I think it will and here's why:
V = 24
R = 9ohm (just the stepper)
I = 24 / 9 = 2.66
P = IV = 63W

With these settings the h-bridge shuts down pretty quickly (thank goodness it has a thermal shut off or I'd have ruined yet another component!)

If I add a 40ohm resistor between the h-bridge and the stepper:
I = 24 / 49 = 0.48
P = 11.5W

I hope that'll make it run cooler and hopefully the resistor won't catch fire.

Does this sound reasonable? And if so should I add even more resistance?

Grumpy_Mike

Yes t will run cooler but it will not produce as much torque.

LarryD

#2
Jul 05, 2013, 12:46 am Last Edit: Jul 05, 2013, 12:48 am by LarryD Reason: 1
Yes this was often done.
Note: since the motor is inductive, all (most) the voltage is across the coil at turn on and decays down.

Mount your power resistors on a heat sink.
The way you have it in your schematic isn't the same as how you have it wired up!

zoomkat

I think when a stepper motor rotor is not actually being rotated, reduced pulse widths can be provided to the coil to provide a holding current instead of higher current needed to move the rotor.
Consider the daffodil. And while you're doing that, I'll be over here, looking through your stuff.   8)

charlieb

I tried it (the total resistance with both the stepper and the resistor was 86ohm => 0.28W) and it still shuts down from the heat.
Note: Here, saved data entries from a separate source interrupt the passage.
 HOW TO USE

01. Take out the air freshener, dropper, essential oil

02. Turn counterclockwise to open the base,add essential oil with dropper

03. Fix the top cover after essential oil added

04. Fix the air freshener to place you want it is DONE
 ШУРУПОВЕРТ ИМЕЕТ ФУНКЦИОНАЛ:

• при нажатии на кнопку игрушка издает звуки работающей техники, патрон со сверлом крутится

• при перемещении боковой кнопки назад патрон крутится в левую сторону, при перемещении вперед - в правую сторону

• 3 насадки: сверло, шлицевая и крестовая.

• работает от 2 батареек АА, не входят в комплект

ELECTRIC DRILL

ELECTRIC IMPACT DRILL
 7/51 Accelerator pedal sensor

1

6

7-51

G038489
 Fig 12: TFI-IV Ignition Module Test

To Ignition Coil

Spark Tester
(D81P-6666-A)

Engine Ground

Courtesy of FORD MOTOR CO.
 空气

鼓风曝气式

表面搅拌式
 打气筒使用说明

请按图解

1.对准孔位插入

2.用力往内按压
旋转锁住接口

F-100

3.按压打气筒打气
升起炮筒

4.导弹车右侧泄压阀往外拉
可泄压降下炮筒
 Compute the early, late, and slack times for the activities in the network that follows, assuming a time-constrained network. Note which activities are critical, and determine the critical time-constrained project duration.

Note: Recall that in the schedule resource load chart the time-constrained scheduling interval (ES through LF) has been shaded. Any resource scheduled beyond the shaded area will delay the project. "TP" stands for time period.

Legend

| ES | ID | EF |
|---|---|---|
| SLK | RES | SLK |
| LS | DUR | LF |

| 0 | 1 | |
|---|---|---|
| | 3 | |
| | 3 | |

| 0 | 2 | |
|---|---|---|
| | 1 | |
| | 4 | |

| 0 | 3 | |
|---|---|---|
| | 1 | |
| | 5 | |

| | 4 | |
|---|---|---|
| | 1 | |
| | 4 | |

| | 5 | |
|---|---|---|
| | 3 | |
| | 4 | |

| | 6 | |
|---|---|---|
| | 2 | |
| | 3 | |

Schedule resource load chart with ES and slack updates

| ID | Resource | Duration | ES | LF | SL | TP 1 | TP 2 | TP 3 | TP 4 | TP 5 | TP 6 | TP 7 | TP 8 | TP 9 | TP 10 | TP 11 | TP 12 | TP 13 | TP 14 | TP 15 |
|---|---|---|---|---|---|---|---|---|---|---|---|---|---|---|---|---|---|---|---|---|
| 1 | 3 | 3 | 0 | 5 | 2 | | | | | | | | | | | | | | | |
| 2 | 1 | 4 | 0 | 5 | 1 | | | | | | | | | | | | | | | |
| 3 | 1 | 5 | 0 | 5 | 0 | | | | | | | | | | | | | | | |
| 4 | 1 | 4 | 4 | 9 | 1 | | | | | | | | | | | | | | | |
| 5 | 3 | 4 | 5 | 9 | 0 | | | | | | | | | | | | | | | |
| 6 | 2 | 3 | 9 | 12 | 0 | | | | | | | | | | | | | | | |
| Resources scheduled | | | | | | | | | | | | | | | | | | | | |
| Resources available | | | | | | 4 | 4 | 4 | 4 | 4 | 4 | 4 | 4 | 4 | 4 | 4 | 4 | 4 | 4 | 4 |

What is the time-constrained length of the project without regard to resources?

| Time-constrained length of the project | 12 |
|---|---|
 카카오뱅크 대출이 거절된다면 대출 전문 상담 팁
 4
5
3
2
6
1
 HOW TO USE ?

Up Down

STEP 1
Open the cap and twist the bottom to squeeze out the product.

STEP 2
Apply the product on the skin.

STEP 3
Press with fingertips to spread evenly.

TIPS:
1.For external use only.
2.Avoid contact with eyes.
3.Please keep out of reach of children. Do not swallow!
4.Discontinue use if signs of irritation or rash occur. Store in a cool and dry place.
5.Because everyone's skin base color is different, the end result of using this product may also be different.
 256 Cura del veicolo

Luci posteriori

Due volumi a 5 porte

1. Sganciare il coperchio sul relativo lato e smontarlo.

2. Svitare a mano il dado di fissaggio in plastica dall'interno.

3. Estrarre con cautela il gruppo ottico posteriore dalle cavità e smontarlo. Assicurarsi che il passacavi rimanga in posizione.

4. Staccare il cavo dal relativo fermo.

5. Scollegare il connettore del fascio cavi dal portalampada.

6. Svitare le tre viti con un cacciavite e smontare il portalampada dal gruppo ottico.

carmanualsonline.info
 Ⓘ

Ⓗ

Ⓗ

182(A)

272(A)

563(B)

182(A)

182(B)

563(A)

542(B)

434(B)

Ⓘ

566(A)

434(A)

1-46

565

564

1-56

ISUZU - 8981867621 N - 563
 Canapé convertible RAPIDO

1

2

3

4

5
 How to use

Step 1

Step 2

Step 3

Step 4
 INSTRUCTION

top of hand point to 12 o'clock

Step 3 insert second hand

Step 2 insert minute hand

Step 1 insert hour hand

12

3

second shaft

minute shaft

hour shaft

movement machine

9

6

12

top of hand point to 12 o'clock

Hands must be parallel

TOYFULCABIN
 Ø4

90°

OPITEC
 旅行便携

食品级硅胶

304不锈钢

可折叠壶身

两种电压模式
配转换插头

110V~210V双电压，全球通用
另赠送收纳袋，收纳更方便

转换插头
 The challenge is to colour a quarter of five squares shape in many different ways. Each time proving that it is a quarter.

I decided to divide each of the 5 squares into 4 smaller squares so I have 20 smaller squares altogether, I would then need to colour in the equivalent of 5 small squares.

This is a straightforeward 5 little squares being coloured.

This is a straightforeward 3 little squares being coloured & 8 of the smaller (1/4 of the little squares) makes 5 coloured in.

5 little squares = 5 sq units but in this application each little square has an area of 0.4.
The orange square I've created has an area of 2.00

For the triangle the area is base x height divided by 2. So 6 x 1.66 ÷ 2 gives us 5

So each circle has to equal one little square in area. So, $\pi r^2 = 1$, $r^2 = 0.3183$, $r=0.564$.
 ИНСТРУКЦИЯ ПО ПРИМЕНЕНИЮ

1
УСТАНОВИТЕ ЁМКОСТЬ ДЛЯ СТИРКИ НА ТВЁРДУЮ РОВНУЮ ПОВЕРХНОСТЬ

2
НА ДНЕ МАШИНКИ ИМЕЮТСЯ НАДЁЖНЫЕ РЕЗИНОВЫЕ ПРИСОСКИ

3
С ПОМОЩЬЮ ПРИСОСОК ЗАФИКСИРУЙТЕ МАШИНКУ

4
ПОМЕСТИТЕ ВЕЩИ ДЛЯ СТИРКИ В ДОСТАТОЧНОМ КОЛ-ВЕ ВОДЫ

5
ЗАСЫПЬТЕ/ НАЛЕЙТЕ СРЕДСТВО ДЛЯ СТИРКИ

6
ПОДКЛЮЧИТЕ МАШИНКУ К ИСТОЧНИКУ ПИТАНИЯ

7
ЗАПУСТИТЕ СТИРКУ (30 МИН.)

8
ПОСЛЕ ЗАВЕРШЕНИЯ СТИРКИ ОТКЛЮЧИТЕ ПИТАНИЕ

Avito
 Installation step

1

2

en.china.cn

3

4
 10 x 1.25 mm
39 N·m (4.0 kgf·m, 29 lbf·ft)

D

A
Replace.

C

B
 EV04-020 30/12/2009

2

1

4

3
The resistors are rated for 0.5W but they also get too hot to touch but guess that's ok at less than their rating.
It makes me wonder how the printer board actually did it.

I guess I'll probably have to get a heat sink as suggested and develop a more sophisticated software solution. Maybe a fan too.

LarryD

The way you have it in your schematic isn't the same as how you have it wired up!

charlieb


Grumpy_Mike

You could get a FET based H-bridge, they do not get as hot. Or as mentioned feed the coils with PWM to reduce the a adage current.
You could reduce the voltage.
Finally you cold get a chopping regulating motor driver, that is how the printer does it.

dc42

Which h-bridge chip are you using? If it doesn't have internal flyback diodes, do you have external flyback diodes connected?

Steppers are best driven from chopper - based drivers. If 1.5A provides enough torque for your application, then an inexpensive A4988 driver available on eBay will probably do the job.
Formal verification of safety-critical software, software development, and electronic design and prototyping. See http://www.eschertech.com. Please do not ask for unpaid help via PM, use the forum.

MarkT


I think it will and here's why:
V = 24
R = 9ohm (just the stepper)
I = 24 / 9 = 2.66
P = IV = 63W

With these settings the h-bridge shuts down pretty quickly (thank goodness it has a thermal shut off or I'd have ruined yet another component!)

If I add a 40ohm resistor between the h-bridge and the stepper:
I = 24 / 49 = 0.48
P = 11.5W

I hope that'll make it run cooler and hopefully the resistor won't catch fire.

Does this sound reasonable? And if so should I add even more resistance?



The specs of the motor you give do not sound at all plausible.  Which motor are we talking about?
[ I won't respond to messages, use the forum please ]

sbright33

You can reduce the duty cycle of each step instead of using a resistor.  My code on this forum includes this feature.  It allows a 5v motor to run safely with a 12v supply, at reduced torque and speed.  Or increased compared to 5v supply.  Depending on the circumstances and mechanical setup, you can turn off the coils when it's at rest, or coasting at a constant speed without friction.  In the latter case, the duty cycle can be greatly reduced.  When you need more torque/speed, you can temporarily increase the time the coils are active.  Say for starting a heavy load.